Rubio: Türkiye İlişkileri için Şahin Yaklaşım!

47. ABD Başkanı seçilen Donald Trump, gelecek kabinesinin Dışişleri Bakanının sosyal medyadan yayımladığı gönderiyle resmen seçtiğini duyurdu. Müstakbel Dışişleri Bakanı Marco Rubio’nun uzun ve dikkat çeken bir kariyeri var, fakat Türkiye hakkındaki görüşleri, ABD ile olacak gelecek ikili ilişkileri zorlayabilir. Peki, Türkiye’nin başına bela olacak bu “şahin” senatör, kimdir?
TRUMP KABİNESİNDE BİR GÖÇMEN ÇOCUĞU
Marco Rubio, 1971 yılında Florida’nın Miami şehrinde, Küba göçmeni bir ailenin çocuğu olarak dünyaya geldi. Miami Üniversitesi’nde hukuk alanında eğitim aldıktan sonra, 1998 yılında Batı Miami’de şehrinin Komisyon üyesi olarak siyasi kariyerine ilk adımını attı. 2000 yılında Florida Temsilciler Meclisi’ne seçilen Rubio, 2006’da bu meclisin başkanlığına seçilerek hızlı bir yükseliş gösterdi.
2010 yılında Florida eyaleti Senatörü olarak seçilen Rubio, doğup büyüdüğü eyaleti temsil etmeye başladı. Göçmen kökeni ve ailesinin geçmişi, özellikle Latin Amerika ile ilgili dış politika konularında bakış açısını şekillendirdi. 2015’te başkanlık adaylığı için yarışa giren Rubio, yarışın ardından Donald Trump’a destek vererek onun ekibine katıldı ve Trump hükümeti döneminde 2016-2020 arasında danışmanlık hizmeti verdi. Latin Amerika ülkeleriyle olan yakın ilişkileri nedeniyle Rubio, “ABD’nin fiili Latin Amerika Dışişleri Bakanı” olarak anılmaya başladı.
İSTİHBARAT ONDAN SORULUR
2020-2024 yılları arasında Rubio, Senato İstihbarat Komitesi’nde önemli roller üstlendi. Bu süre zarfında Çin ve Rusya’dan gelen tehditlere karşı istihbarat ve siber güvenlik alanlarında kaynak artırılması gerektiğini savundu. Rubio, Biden yönetiminin sınır güvenliği politikalarını ve COVID-19 krizi döneminde hükümet harcamalarını eleştirdi. Dış politikada ise, ABD’nin güçlü bir uluslararası varlık sergilemesi gerektiğini vurgulayarak, Tayvan ve Ukrayna gibi ABD müttefikleri ile işbirliğinin önemine dikkat çekti.

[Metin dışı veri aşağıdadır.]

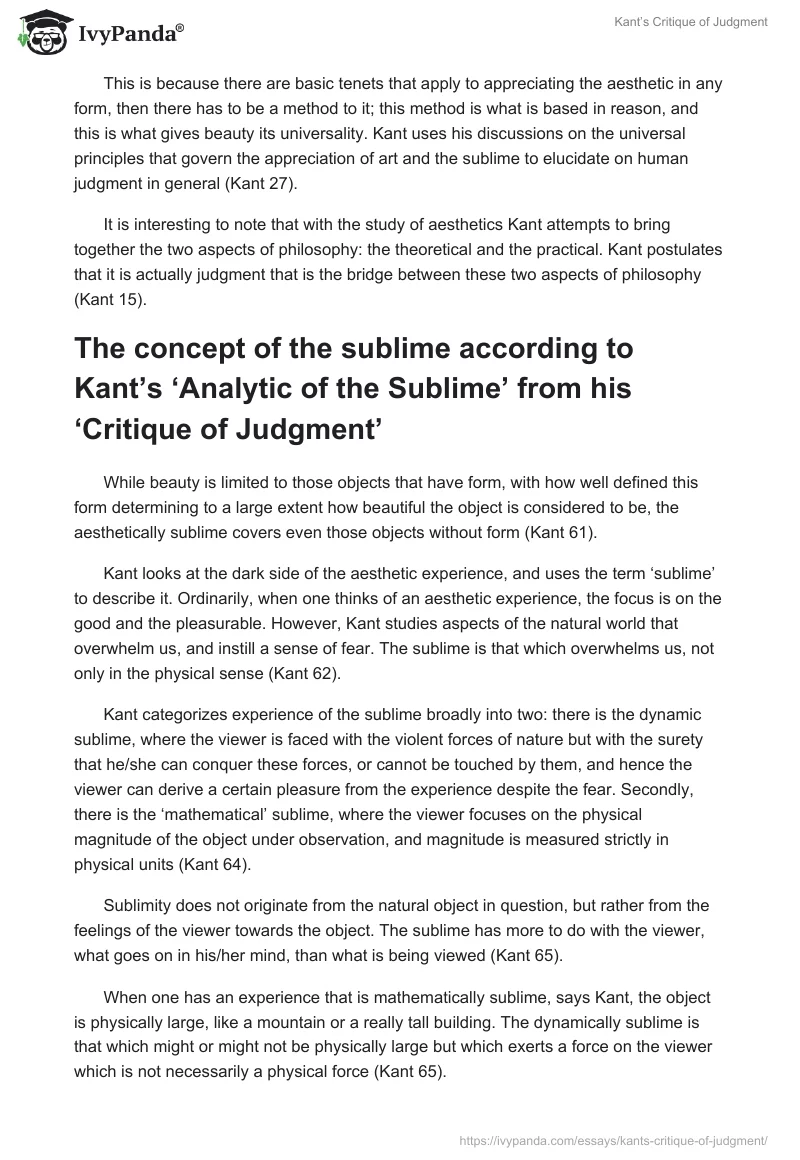 IvyPanda®

Kant's Critique of Judgment

This is because there are basic tenets that apply to appreciating the aesthetic in any form, then there has to be a method to it; this method is what is based in reason, and this is what gives beauty its universality. Kant uses his discussions on the universal principles that govern the appreciation of art and the sublime to elucidate on human judgment in general (Kant 27).

It is interesting to note that with the study of aesthetics Kant attempts to bring together the two aspects of philosophy: the theoretical and the practical. Kant postulates that it is actually judgment that is the bridge between these two aspects of philosophy (Kant 15).

The concept of the sublime according to Kant's 'Analytic of the Sublime' from his 'Critique of Judgment'

While beauty is limited to those objects that have form, with how well defined this form determining to a large extent how beautiful the object is considered to be, the aesthetically sublime covers even those objects without form (Kant 61).

Kant looks at the dark side of the aesthetic experience, and uses the term 'sublime' to describe it. Ordinarily, when one thinks of an aesthetic experience, the focus is on the good and the pleasurable. However, Kant studies aspects of the natural world that overwhelm us, and instill a sense of fear. The sublime is that which overwhelms us, not only in the physical sense (Kant 62).

Kant categorizes experience of the sublime broadly into two: there is the dynamic sublime, where the viewer is faced with the violent forces of nature but with the surety that he/she can conquer these forces, or cannot be touched by them, and hence the viewer can derive a certain pleasure from the experience despite the fear. Secondly, there is the 'mathematical' sublime, where the viewer focuses on the physical magnitude of the object under observation, and magnitude is measured strictly in physical units (Kant 64).

Sublimity does not originate from the natural object in question, but rather from the feelings of the viewer towards the object. The sublime has more to do with the viewer, what goes on in his/her mind, than what is being viewed (Kant 65).

When one has an experience that is mathematically sublime, says Kant, the object is physically large, like a mountain or a really tall building. The dynamically sublime is that which might or might not be physically large but which exerts a force on the viewer which is not necessarily a physical force (Kant 65).

https://ivypanda.com/essays/kants-critique-of-judgment/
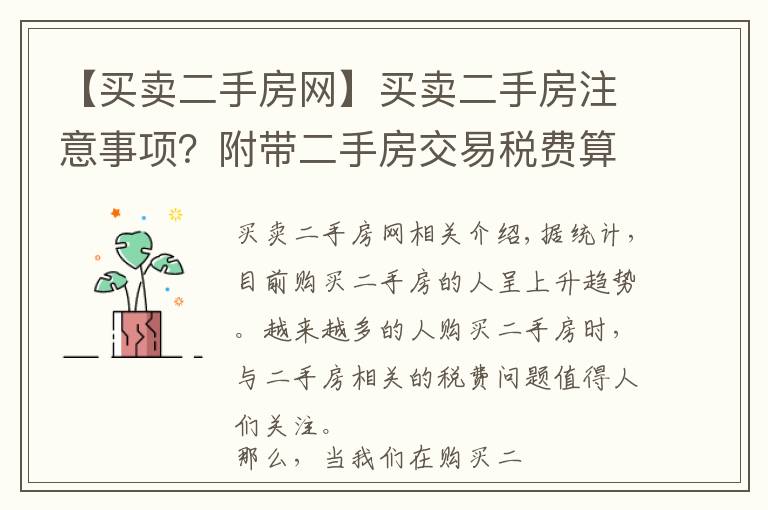 【买卖二手房网】买卖二手房注意事项？附带二手房交易税费算

买卖二手房网相关介绍，据统计，目前购买二手房的人呈上升趋势。越来越多的人购买二手房时，与二手房相关的税费问题值得人们关注。

那么，当我们在购买二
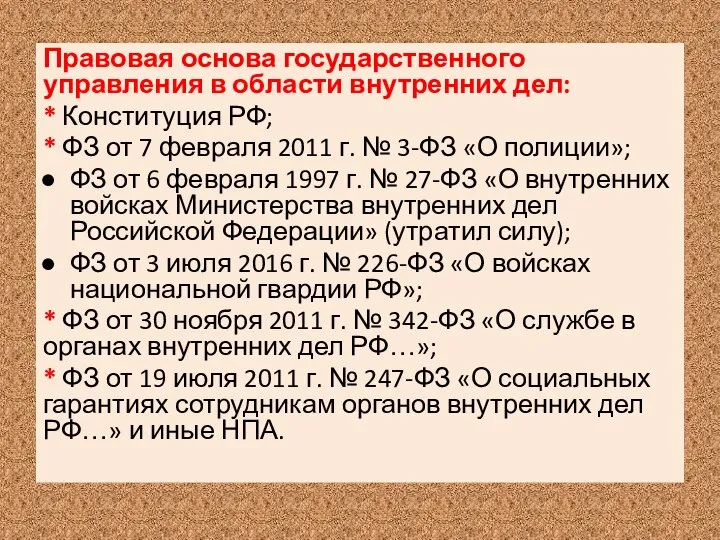 Правовая основа государственного управления в области внутренних дел:
* Конституция РФ;
* ФЗ от 7 февраля 2011 г. № 3-ФЗ «О полиции»;
● ФЗ от 6 февраля 1997 г. № 27-ФЗ «О внутренних войсках Министерства внутренних дел Российской Федерации» (утратил силу);
● ФЗ от 3 июля 2016 г. № 226-ФЗ «О войсках национальной гвардии РФ»;
* ФЗ от 30 ноября 2011 г. № 342-ФЗ «О службе в органах внутренних дел РФ…»;
* ФЗ от 19 июля 2011 г. № 247-ФЗ «О социальных гарантиях сотрудникам органов внутренних дел РФ…» и иные НПА.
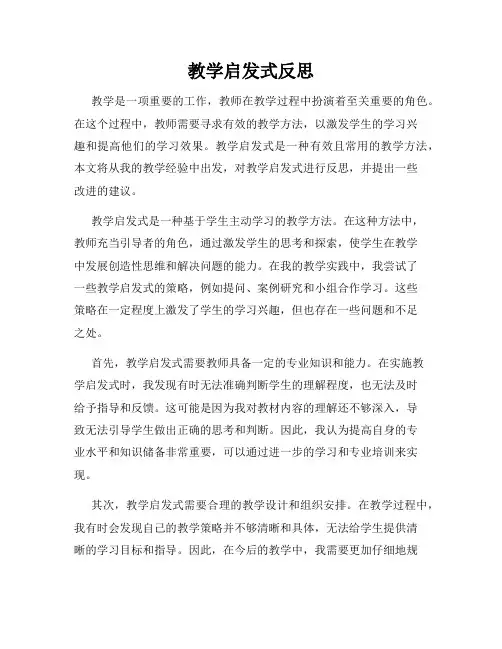 教学启发式反思

教学是一项重要的工作，教师在教学过程中扮演着至关重要的角色。在这个过程中，教师需要寻求有效的教学方法，以激发学生的学习兴趣和提高他们的学习效果。教学启发式是一种有效且常用的教学方法，本文将从我的教学经验中出发，对教学启发式进行反思，并提出一些改进的建议。

教学启发式是一种基于学生主动学习的教学方法。在这种方法中，教师充当引导者的角色，通过激发学生的思考和探索，使学生在教学中发展创造性思维和解决问题的能力。在我的教学实践中，我尝试了一些教学启发式的策略，例如提问、案例研究和小组合作学习。这些策略在一定程度上激发了学生的学习兴趣，但也存在一些问题和不足之处。

首先，教学启发式需要教师具备一定的专业知识和能力。在实施教学启发式时，我发现有时无法准确判断学生的理解程度，也无法及时给予指导和反馈。这可能是因为我对教材内容的理解还不够深入，导致无法引导学生做出正确的思考和判断。因此，我认为提高自身的专业水平和知识储备非常重要，可以通过进一步的学习和专业培训来实现。

其次，教学启发式需要合理的教学设计和组织安排。在教学过程中，我有时会发现自己的教学策略并不够清晰和具体，无法给学生提供清晰的学习目标和指导。因此，在今后的教学中，我需要更加仔细地规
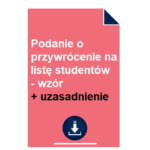 Podanie o przywrócenie na listę studentów - wzór
+ uzasadnienie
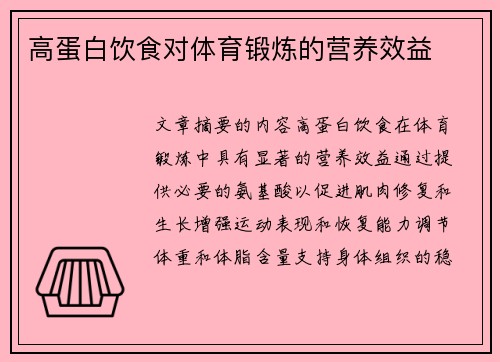 高蛋白饮食对体育锻炼的营养效益

文章摘要的内容高蛋白饮食在体育锻炼中具有显著的营养效益通过提供必要的氨基酸以促进肌肉修复和生长增强运动表现和恢复能力调节体重和体脂含量支持身体组织的稳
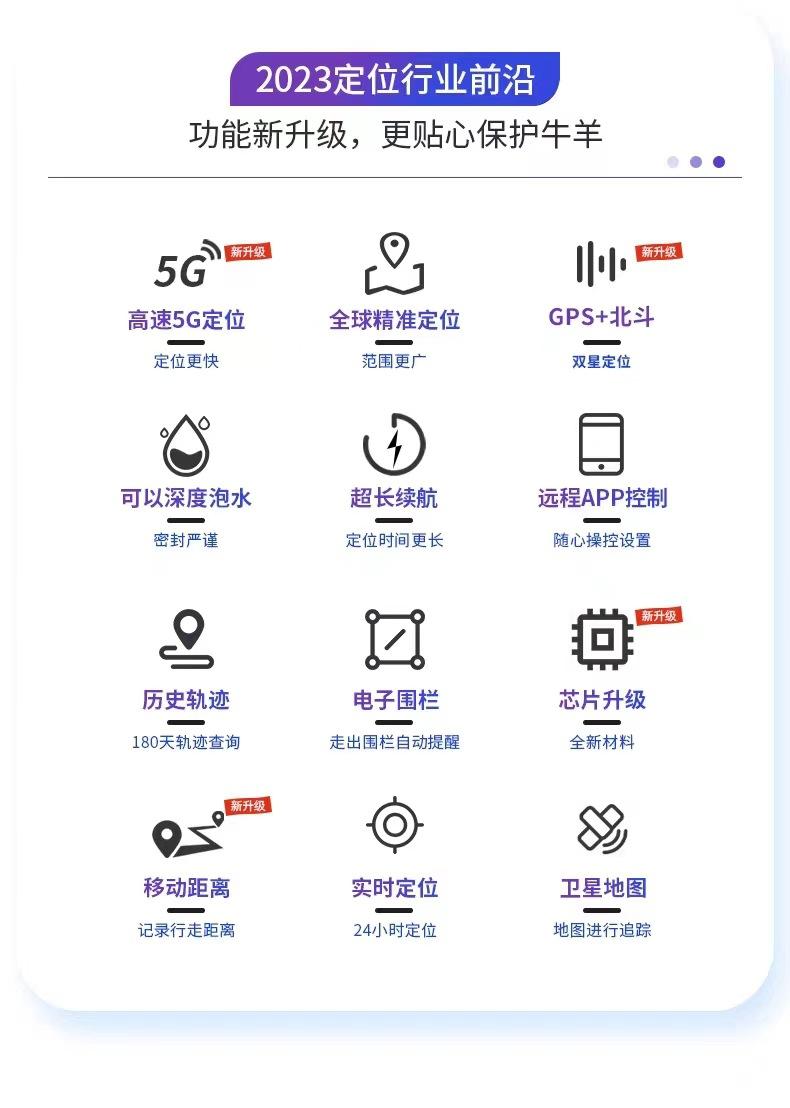 2023定位行业前沿

功能新升级，更贴心保护牛羊

5G 新升级

高速5G定位

定位更快

全球精准定位

范围更广

新升级

GPS+北斗

双星定位

可以深度泡水

密封严谨

超长续航

定位时间更长

远程APP控制

随心操控设置

历史轨迹

180天轨迹查询

电子围栏

走出围栏自动提醒

新升级

芯片升级

全新材料

新升级

移动距离

记录行走距离

实时定位

24小时定位

卫星地图

地图进行追踪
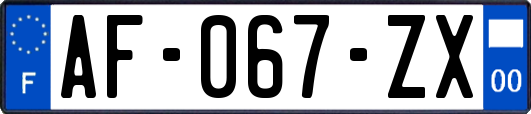 F

AF-067-ZX

00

TÜRKİYE’NİN İÇİNE DE DIŞINA DA KARŞI
Marco Rubio, Türkiye’nin Cumhurbaşkanı Recep Tayyip Erdoğan liderliğinde otoriter bir yönetime kaydığını ve Erdoğan hükümetinin insan hakları ihlallerine yol açtığını belirtiyor. Türkiye’deki demokratik kurumların zayıfladığını savunan Rubio, bu durumun NATO’nun uyumunu bozduğunu ve ortak değerleri zayıflattığını ifade ediyor.
Mayıs 2017’de, Senatör Bob Menendez ile birlikte dönemin Başkanı Donald Trump’a, Erdoğan’la bu konuları görüşmesi çağrısında bulunan Rubio, “Eğer Türkiye, bir ABD müttefiki olarak muamele görmek istiyorsa, öyle davranması gerekiyor” şeklinde bir açıklama yaptı.